** START OF SOURCE MATERIAL **

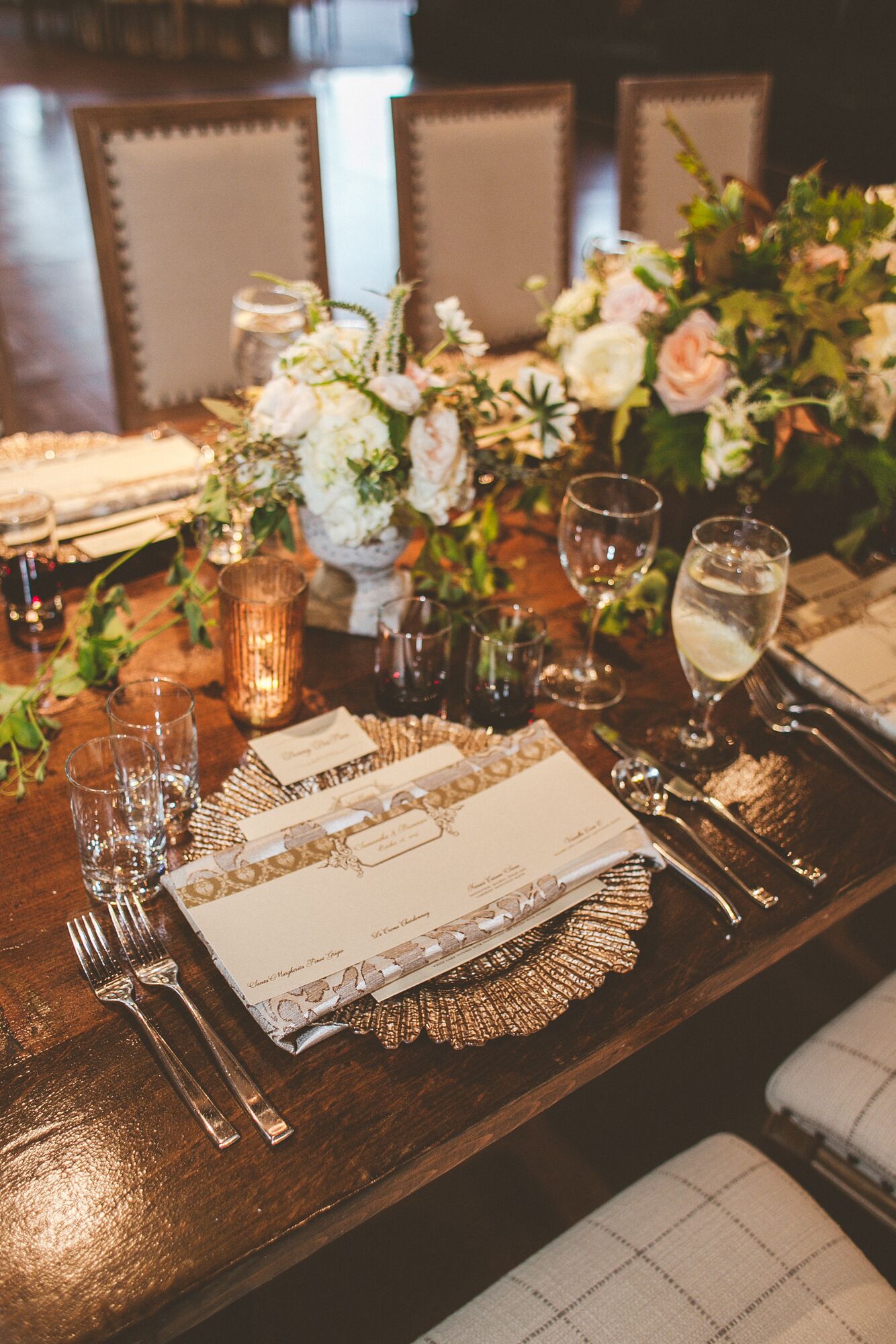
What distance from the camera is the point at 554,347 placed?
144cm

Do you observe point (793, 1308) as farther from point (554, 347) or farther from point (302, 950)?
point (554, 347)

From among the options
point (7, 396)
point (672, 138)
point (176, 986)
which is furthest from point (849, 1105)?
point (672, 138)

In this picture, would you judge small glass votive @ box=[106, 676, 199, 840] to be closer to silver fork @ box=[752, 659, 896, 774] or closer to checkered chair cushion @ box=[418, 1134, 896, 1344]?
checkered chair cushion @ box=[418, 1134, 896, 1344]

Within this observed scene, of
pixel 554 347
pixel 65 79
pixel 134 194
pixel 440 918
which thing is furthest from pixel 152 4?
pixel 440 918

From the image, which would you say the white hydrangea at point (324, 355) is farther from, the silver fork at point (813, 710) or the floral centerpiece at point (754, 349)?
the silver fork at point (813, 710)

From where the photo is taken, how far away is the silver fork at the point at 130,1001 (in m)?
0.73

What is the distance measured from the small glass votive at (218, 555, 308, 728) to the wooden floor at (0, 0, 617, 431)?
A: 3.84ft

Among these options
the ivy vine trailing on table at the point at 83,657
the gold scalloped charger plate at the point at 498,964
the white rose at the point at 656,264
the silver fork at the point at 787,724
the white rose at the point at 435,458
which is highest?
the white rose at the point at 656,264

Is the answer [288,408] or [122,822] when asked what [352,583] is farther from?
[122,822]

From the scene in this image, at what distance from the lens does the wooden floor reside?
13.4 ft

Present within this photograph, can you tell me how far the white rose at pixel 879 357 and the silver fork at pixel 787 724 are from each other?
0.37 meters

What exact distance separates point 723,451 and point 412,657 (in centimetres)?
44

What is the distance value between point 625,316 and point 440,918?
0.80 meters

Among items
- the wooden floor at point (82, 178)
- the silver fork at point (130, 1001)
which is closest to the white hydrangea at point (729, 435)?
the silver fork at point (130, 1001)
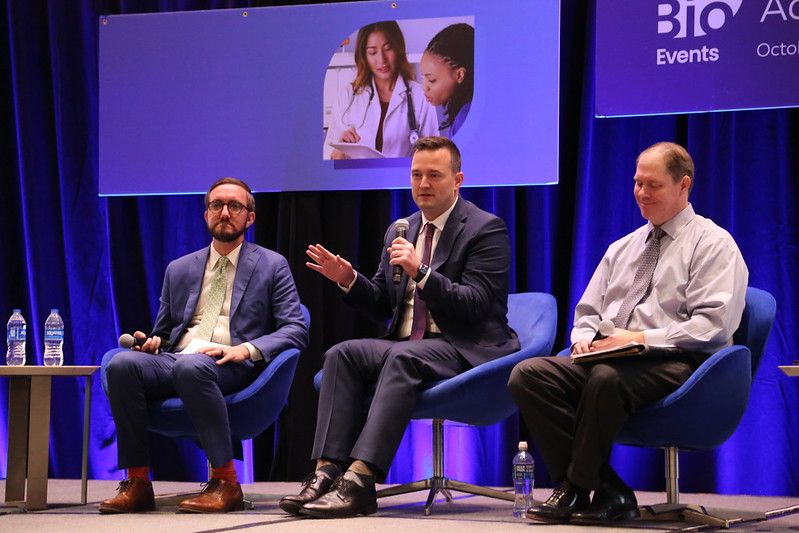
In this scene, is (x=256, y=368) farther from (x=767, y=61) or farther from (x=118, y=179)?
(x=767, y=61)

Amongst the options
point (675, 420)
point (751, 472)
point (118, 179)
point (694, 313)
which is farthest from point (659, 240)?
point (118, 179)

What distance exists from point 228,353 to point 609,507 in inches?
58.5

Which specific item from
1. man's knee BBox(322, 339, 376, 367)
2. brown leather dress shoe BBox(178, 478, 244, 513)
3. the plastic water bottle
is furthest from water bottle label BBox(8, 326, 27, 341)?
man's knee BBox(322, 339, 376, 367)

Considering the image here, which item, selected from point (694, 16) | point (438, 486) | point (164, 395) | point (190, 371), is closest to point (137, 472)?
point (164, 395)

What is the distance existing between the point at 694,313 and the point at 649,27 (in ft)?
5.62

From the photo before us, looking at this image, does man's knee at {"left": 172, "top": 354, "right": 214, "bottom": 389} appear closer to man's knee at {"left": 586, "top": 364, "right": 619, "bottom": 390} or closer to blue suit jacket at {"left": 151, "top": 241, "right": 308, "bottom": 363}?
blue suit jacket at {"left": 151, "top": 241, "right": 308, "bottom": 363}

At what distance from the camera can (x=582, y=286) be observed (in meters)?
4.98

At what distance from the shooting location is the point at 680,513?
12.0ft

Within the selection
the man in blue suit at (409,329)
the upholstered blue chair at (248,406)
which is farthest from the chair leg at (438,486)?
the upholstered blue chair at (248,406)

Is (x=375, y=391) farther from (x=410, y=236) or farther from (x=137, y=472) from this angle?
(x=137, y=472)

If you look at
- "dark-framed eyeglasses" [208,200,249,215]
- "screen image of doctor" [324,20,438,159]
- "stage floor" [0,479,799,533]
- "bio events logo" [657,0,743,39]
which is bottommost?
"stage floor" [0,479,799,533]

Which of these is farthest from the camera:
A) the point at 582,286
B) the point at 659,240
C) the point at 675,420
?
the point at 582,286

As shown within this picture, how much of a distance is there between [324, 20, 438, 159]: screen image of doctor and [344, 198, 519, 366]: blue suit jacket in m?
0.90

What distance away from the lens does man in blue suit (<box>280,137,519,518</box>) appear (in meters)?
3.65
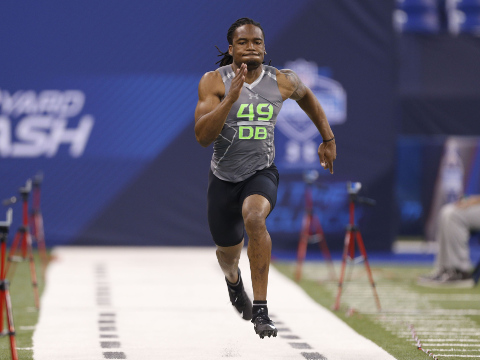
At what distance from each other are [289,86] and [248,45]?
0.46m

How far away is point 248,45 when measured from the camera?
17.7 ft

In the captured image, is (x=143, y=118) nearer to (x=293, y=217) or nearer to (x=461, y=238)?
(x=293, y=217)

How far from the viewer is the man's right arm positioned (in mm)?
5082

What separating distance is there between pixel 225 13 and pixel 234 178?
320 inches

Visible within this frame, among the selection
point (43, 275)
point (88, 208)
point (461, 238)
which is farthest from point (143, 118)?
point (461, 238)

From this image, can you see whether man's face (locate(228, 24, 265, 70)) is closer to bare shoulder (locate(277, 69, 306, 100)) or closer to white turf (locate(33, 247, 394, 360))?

** END OF SOURCE MATERIAL **

#### EXERCISE GOAL:
Repeat exactly the lines from the one containing "At what distance from the camera" through the last line of the records above, both included, and leave out the pictures.

#### EXERCISE OUTPUT:
At what distance from the camera can (x=582, y=286) be observed (in meters)?
4.98

At what distance from the shooting location is the point at 680,513?
12.0ft

Within the selection
the man in blue suit at (409,329)
the upholstered blue chair at (248,406)
which is farthest from the chair leg at (438,486)?
the upholstered blue chair at (248,406)

Is (x=375, y=391) farther from (x=410, y=236) or farther from (x=137, y=472) from this angle?
(x=137, y=472)

If you look at
- "dark-framed eyeglasses" [208,200,249,215]
- "screen image of doctor" [324,20,438,159]
- "stage floor" [0,479,799,533]
- "bio events logo" [657,0,743,39]
which is bottommost?
"stage floor" [0,479,799,533]

Which of these is farthest from the camera:
A) the point at 582,286
B) the point at 659,240
C) the point at 675,420
?
the point at 582,286

As shown within this picture, how much of a distance is there between [324, 20, 438, 159]: screen image of doctor and [344, 198, 519, 366]: blue suit jacket in m?
0.90

What distance away from the lens does man in blue suit (<box>280,137,519,518</box>) appear (in meters)?
3.65
At what distance from each other are [289,86] and [248,45]?
0.46m

How far away is point 248,45 when measured from the camera?
17.7 ft

In the captured image, is (x=143, y=118) nearer to (x=293, y=217) or nearer to (x=461, y=238)?
(x=293, y=217)

How far from the viewer is the man's right arm positioned (in mm)?
5082

What separating distance is there between pixel 225 13 and pixel 234 178?
320 inches

Visible within this frame, among the selection
point (43, 275)
point (88, 208)
point (461, 238)
which is farthest from point (143, 118)?
point (461, 238)

From this image, can you see whether man's face (locate(228, 24, 265, 70)) is closer to bare shoulder (locate(277, 69, 306, 100)) or closer to white turf (locate(33, 247, 394, 360))?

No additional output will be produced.